U.S. Food & Drug Administration (FDA) — enforcement report

Recall number

Z-0013-2022

FDA classification

Class II

Brand / firm

Paltop Advanced Dental Solutions Ltd

Sold / distributed

US Nationwide distribution. No foreign distribution from US.

Why it was recalled

Some devices are outside tolerances and showed a maximal deviation of 2 degrees in the orientation between the peek head and titanium base, and an incongruence between the size engraved on the peek has been identified. Deviations may delay the final restoration.

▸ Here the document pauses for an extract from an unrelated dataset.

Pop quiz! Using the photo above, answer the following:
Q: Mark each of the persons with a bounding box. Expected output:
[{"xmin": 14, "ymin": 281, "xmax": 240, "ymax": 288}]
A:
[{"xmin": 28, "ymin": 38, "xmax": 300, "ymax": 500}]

Class II means using this product may cause temporary or medically reversible health problems; the chance of serious harm is remote.

What was recalled

Scan Abutment SP, Cat. No. 30-70101 - Product Usage: used to take an impression with an intra oral scanner or optical scanner to provide a digital registration of an implant or abutment platform. The Paltop Advanced Dental Solutions Implant System is indicated for use in surgical and restorative applications for placement in the bone of the upper or lower jaw to provide support for prosthetic devices, such as artificial teeth, in order to restore the patient s chewing function.